## TASK DESCRIPTION
Count how many lines in the items below contain the word "point". Reply with the number alone.

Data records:
::::

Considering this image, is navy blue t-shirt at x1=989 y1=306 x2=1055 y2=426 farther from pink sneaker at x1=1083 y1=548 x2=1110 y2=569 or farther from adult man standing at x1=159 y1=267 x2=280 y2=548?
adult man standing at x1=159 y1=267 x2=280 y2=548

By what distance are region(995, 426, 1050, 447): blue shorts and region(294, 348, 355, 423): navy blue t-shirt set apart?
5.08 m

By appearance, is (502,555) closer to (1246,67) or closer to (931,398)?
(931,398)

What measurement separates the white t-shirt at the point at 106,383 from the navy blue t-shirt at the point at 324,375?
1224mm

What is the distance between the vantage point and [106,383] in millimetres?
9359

::::

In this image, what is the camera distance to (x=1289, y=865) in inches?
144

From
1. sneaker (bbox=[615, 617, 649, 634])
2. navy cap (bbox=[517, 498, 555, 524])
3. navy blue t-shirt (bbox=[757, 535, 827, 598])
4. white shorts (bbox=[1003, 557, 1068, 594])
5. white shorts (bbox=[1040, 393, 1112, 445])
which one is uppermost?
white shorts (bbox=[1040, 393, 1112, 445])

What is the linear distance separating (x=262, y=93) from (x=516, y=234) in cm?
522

::::

## COMPLETE RESPONSE
2